# TEXT PASSAGE:
⁂

This SRI funded research on Australian and Aboriginal and Torres Strait Islander society, history, culture, literature, art, music, politics and geography. It was designed to support researchers of the “highest international standing and foster high-quality postdoctoral researchers.

Successful CASS applicants

Project Lead: Professor Katherine Bode (School of Literature, Languages and Linguistics)
Project Title: Read all about it: Digital participation in Australian newspaper fiction
Amount Awarded: $290,606
Project Summary: The Project aims to transform understandings of Australian literary history by using innovative digital methods to discover, curate and investigate tens of thousands of unrecorded novels, novellas and short stories in 20th-century Australian newspapers. It intends to advance national research capacity by facilitating collaboration, providing research training and making a substantial contribution to open-access, sustainable digital infrastructure for Australian literary studies. Expected outcomes include a new history of Australian literature and new model for participatory literary history. The Project's benefits should include expanding the National Library of Australia's records and promoting public engagement with Australian literature.

Project Lead: Professor Matthew Spriggs (School of Archaeology and Anthropology)
Project Title: Aboriginal Involvement in the Early Development of Australian Archaeology
Amount Awarded: $277,158
Project Summary: This project aims to interrogate the importance of Aboriginal knowledge in the development of Australian archaeology. Through a close study of archival and published archaeological literature, the project anticipates generating new knowledge and innovative interpretations of archaeology's history. Expected outcomes include a radical rewriting of a significant chapter of the nation’s history and enhancing the reinterpretation of museum displays and tourism presentation of heritage sites. This reclaiming of the contribution of the First Australians in the development of the current knowledge of 65,000 years of our history, seeks to benefit Indigenous and non-Indigenous Australians, and to contribute to ongoing reconciliation.

⁂

Answer these using the grant text above:
1. Which school is Professor Katherine Bode part of?
2. How much money was awarded to "Aboriginal Involvement in the Early Development of Australian Archaeology"?
3. Whose records should the newspaper fiction project expand?

# RECORDED DATA:
⁂

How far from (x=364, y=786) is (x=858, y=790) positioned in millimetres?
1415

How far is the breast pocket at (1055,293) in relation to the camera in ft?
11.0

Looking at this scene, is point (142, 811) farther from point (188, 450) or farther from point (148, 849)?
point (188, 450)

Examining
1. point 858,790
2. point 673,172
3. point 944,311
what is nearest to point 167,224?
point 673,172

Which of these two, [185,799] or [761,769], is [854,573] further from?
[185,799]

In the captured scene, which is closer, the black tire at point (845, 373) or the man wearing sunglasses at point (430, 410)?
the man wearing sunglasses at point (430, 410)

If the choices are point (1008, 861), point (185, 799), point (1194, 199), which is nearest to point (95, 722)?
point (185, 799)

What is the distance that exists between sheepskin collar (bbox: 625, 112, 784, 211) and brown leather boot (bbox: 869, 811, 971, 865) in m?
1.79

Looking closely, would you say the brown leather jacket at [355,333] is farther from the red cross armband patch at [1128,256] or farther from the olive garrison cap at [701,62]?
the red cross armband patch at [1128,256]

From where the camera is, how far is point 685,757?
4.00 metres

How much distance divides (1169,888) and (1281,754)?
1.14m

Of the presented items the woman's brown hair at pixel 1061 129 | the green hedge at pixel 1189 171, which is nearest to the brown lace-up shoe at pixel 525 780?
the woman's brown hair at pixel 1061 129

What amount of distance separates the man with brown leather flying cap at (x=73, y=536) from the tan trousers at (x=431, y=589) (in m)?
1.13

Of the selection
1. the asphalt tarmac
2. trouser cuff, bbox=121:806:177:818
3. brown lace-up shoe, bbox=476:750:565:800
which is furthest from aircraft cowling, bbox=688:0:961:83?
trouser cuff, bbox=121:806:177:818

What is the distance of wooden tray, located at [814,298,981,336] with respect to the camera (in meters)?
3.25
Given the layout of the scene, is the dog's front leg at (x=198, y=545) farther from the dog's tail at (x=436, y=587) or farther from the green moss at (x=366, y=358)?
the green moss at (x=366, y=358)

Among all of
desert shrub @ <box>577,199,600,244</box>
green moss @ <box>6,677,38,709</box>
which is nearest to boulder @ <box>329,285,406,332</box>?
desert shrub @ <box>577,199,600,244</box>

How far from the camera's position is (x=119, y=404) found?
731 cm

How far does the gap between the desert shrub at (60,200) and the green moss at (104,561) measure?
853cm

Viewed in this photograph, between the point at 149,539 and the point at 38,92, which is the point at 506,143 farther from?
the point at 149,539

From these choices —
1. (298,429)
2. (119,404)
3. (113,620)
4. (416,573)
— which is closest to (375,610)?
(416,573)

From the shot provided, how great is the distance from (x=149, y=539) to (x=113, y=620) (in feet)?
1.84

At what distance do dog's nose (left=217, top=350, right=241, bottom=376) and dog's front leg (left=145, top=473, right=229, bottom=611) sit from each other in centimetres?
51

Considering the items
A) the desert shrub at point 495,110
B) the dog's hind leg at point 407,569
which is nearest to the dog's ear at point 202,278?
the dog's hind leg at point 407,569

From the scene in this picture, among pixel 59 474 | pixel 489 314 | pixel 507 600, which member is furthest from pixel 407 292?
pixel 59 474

⁂

# OUTPUT FOR THIS TASK:
1. The School of Literature, Languages and Linguistics.
2. $277,158.
3. The National Library of Australia's.